= Gary P. Naftalis =

American lawyer

Gary P. Naftalis (born November 23, 1941) is an American trial lawyer, and head of the litigation department and co-chair of Kramer Levin Naftalis & Frankel LLP, a New York City law firm.

==Education==
Naftalis graduated Phi Beta Kappa from Rutgers University (A.B. 1963), earned a master's degree in history at Brown University (M.A. 1965), and graduated from Columbia Law School (1967), where he was an editor on the Columbia Law Review.

==Career==
After clerking for William B. Herlands on the U.S. District Court for the Southern District of New York, he joined the U.S. Attorney's Office for the Southern District of New York. Naftalis spent six years at the Office, ultimately holding the post of Deputy Chief of the Criminal Division. After a stint as Special Assistant to the U.S. Attorney for the Virgin Islands, Naftalis entered private practice, first as a partner at Orans, Elsen, Polstein & Naftalis, and then as a partner at Kramer Levin Naftalis & Frankel LLP. Naftalis has also been a Lecturer in Law at Columbia Law School and Harvard Law School.
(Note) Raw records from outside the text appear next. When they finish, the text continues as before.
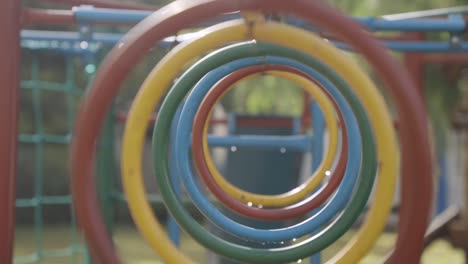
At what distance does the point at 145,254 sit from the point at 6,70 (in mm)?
4507

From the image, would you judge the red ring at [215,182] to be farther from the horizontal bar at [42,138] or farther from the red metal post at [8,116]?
the horizontal bar at [42,138]

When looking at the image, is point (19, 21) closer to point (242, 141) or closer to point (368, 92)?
point (368, 92)

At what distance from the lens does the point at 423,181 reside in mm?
1120

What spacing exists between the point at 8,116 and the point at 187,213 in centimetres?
38

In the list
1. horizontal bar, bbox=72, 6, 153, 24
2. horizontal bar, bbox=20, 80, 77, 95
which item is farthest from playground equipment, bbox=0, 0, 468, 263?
horizontal bar, bbox=20, 80, 77, 95

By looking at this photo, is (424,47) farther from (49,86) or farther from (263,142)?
(49,86)

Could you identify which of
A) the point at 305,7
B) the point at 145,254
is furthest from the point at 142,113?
the point at 145,254

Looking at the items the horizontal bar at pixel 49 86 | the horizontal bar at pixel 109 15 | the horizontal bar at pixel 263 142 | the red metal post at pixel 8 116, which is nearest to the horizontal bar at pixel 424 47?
the horizontal bar at pixel 263 142

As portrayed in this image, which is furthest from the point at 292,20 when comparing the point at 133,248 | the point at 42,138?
the point at 133,248

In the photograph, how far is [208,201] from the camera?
1.93 meters

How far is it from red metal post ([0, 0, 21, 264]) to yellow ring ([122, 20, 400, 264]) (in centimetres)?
37

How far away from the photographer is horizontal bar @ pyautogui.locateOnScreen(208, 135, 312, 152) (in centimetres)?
261

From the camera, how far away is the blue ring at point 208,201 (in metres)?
1.85

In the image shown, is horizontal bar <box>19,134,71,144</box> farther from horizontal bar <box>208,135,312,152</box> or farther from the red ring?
the red ring
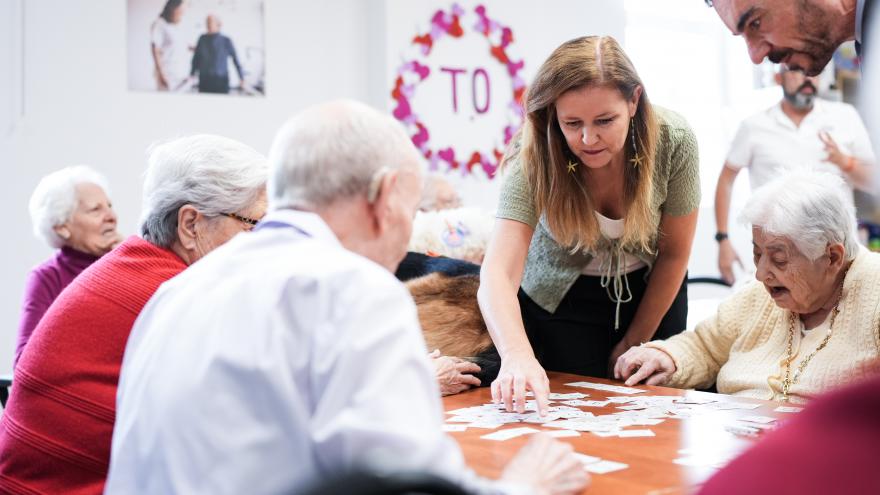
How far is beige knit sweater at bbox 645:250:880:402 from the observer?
2.35 meters

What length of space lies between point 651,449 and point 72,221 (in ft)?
10.7

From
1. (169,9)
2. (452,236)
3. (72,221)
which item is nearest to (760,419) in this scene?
(452,236)

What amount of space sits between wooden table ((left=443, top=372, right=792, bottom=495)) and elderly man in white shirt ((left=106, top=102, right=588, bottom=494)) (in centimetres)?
29

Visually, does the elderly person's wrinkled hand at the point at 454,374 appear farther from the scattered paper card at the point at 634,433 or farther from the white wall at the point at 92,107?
the white wall at the point at 92,107

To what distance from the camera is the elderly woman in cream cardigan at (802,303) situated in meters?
2.37

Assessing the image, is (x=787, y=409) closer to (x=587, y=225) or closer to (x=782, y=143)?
(x=587, y=225)

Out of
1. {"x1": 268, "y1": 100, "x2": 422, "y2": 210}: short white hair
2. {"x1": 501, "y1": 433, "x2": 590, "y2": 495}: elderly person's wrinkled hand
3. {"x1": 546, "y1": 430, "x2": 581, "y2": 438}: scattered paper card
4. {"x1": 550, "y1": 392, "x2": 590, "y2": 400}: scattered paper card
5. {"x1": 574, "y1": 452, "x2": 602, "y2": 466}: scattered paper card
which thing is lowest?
{"x1": 550, "y1": 392, "x2": 590, "y2": 400}: scattered paper card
Naftalis was awarded the Benemerenti medal by Pope Benedict XVI.

===Selected representations===
Naftalis has been involved in high-profile litigations over three decades. He successfully defended Michael Eisner, the CEO of The Walt Disney Company, in a 37-day shareholders derivative trial relating to the hiring and termination of Michael Ovitz. He has successfully represented securities industry clients, including Salomon Brothers in the federal criminal and SEC investigations of U.S. Treasury auction bidding practices, and Kidder Peabody in connection with the Wall Street insider trading scandal and ensuing civil litigations. He also successfully represented Canary Capital Partners in the ongoing mutual fund investigations and related civil litigations, and Gary Winnick, the Chairman and Founder of Global Crossing.
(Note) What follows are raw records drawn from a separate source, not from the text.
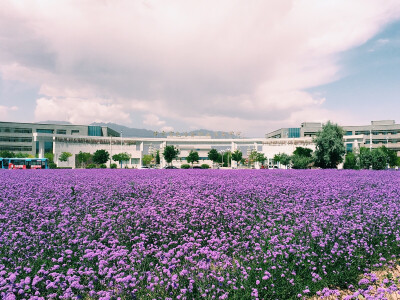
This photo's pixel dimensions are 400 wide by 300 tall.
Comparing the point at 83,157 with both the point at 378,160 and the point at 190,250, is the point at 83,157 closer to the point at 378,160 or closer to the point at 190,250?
the point at 378,160

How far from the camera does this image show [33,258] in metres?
4.09

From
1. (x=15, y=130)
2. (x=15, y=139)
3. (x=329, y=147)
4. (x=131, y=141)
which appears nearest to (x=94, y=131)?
(x=131, y=141)

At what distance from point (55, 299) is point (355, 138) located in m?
91.6

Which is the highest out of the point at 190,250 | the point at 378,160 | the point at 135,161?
the point at 135,161

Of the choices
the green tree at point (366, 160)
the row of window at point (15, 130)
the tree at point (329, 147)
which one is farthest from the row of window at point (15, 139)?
the green tree at point (366, 160)

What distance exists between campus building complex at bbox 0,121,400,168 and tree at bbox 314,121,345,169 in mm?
40909

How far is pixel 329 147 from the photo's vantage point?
32.6m

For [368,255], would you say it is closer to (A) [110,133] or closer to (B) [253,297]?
(B) [253,297]

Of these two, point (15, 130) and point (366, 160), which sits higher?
point (15, 130)

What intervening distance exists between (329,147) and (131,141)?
67.2m

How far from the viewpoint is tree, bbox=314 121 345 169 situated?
32.5 metres

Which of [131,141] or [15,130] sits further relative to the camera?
[131,141]

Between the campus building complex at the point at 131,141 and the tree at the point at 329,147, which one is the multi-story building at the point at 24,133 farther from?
the tree at the point at 329,147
Naftalis was counsel to Kenneth Langone in the litigation brought by the New York State Attorney General relating to the compensation of New York Stock Exchange Chairman Richard Grasso. He also represented Cosmo Corigliano, the former Chief Financial Officer of the former Cendant, Bristol-Myers Squibb and Oxford Health Systems; the General Counsel of Rite Aid; the investment banking firm CIBC in the Enron investigation; a director and senior officer of Tyco in the securities class action and ERISA litigation; the former CEO of Refco, Phillip R. Bennett; and the former CEO of Arthur Andersen in the Enron civil litigation.

Naftalis was counsel for Ian Schrager in the Studio 54 tax evasion case; E. Robert Wallach, a San Francisco attorney and counsel to former attorney general Edwin Meese, in a federal criminal trial arising out of the Wedtech government contracting scandal; and a Saudi Arabian banker in proceedings before the Federal Reserve Board relating to the disposition of his interest in the Bank of Credit and Commerce International, as well as civil litigation brought by the liquidators of BCCI, seeking $10 billion in damages.

Naftalis represented the city of New York in the inquiry by the New York County District Attorney relating to the 2007 fire at the Deutsche Bank building at the World Trade Center.

Naftalis represented Rajat Gupta, former director of Goldman Sachs and Procter & Gamble, who was accused of leaking company secrets to a billionaire hedge fund manager.

===Selected publications===
- Frankel, Marvin E (1977). "The grand jury: an institution on trial"
- Naftalis, Gary P (1983). "Seminar in trial practice"

==Personal life==
He is married to Donna (nee Arditi) Naftalis, a learning specialist in New York. They have four children.